- Texte source -
● ● ● ● ●

Réjane est admirable par son dramatique, tout simple, tout nature. Un moment, elle parle de la force nerveuse, que donnent les planches, et de sa crainte de jeter dans l’orchestre, la grande Adèle, quand elle la bouscule, à la fin du tableau des fortifications. À ce sujet, elle raconte, que jouant avec je ne sais plus qui, elle s’étonnait d’avoir les bras tout bleus, et qu’elle avait reconnu, que ça venait d’un petit coup de doigts, qu’il lui donnait à un certain instant.

Le théâtre, un endroit particulier pour la fabrication des imaginations anxieuses, peureuses. Je ne sais pourquoi, aujourd’hui, ma pensée va à la censure, à son veto, et j’interroge les attitudes des gens, les réponses qu’ils font à des questions quelconques, et malgré moi, j’y cherche des dessous ténébreux, confirmant ma pensée.

Je descends jusqu’au boulevard, avec Dumény, qui me montre des lithographies de Gavarni, ad usum Jupillon, qu’il tire de sa poche, et me parle de la manière de se faire une bouche méchante, en la dessinant, dans le maquillage, de la minceur d’une bouche de Voltaire, et la relevant d’un rictus, dans un seul coin.

● ● ● ● ●

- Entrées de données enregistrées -

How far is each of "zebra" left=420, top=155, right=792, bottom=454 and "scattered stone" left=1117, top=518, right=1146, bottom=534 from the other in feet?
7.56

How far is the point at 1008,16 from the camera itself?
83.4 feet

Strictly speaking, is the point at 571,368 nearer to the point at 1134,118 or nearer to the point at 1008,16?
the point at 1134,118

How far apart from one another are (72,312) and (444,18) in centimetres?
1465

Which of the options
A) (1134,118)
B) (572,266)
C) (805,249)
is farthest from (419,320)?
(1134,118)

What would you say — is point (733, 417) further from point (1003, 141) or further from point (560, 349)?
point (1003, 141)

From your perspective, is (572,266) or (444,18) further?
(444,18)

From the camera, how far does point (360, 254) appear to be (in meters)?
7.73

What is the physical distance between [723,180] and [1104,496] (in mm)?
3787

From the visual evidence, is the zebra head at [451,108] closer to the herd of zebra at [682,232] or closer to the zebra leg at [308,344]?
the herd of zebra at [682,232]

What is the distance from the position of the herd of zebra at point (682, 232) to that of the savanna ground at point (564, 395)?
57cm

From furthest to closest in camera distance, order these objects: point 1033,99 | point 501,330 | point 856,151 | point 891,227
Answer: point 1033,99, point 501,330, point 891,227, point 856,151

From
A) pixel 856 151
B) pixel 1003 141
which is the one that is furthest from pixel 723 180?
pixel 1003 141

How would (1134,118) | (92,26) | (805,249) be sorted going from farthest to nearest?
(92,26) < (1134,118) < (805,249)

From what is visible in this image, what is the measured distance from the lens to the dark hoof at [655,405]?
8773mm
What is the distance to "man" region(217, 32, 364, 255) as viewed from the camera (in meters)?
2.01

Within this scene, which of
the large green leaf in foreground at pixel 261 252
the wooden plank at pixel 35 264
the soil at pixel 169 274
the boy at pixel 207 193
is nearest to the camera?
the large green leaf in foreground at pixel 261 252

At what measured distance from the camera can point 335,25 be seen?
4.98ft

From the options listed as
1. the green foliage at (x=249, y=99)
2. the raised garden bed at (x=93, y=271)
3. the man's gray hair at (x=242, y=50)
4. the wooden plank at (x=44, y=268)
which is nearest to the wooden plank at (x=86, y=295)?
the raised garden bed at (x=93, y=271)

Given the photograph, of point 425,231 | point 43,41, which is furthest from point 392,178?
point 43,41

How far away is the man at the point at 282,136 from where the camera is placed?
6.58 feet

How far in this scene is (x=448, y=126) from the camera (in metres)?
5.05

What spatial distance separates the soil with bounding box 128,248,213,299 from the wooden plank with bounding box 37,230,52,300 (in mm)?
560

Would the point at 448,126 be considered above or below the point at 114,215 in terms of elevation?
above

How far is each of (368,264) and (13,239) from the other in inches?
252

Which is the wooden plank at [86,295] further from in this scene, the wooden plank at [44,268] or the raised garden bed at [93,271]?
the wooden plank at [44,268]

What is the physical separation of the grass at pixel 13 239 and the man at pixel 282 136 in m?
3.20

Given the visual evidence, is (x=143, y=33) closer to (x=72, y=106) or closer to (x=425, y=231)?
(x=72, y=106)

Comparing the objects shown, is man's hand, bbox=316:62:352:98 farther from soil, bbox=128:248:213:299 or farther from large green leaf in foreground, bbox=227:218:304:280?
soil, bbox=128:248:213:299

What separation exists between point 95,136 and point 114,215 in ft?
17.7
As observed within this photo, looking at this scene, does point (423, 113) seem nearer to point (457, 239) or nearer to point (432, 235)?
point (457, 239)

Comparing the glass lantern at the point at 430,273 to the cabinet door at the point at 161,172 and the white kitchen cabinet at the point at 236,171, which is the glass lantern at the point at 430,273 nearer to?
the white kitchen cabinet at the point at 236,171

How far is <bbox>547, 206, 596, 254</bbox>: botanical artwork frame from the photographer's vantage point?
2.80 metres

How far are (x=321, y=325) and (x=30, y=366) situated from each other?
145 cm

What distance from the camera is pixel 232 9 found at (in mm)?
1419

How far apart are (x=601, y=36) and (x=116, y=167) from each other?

● ● ● ● ●

- Détail de la tâche -
Pouvez-vous recopier mot pour mot, dans le texte sur le théâtre plus haut, tout ce qui va de « Je descends jusqu’au » jusqu'à « un seul coin. » ?

- Réponse attendue -
Je descends jusqu’au boulevard, avec Dumény, qui me montre des lithographies de Gavarni, ad usum Jupillon, qu’il tire de sa poche, et me parle de la manière de se faire une bouche méchante, en la dessinant, dans le maquillage, de la minceur d’une bouche de Voltaire, et la relevant d’un rictus, dans un seul coin.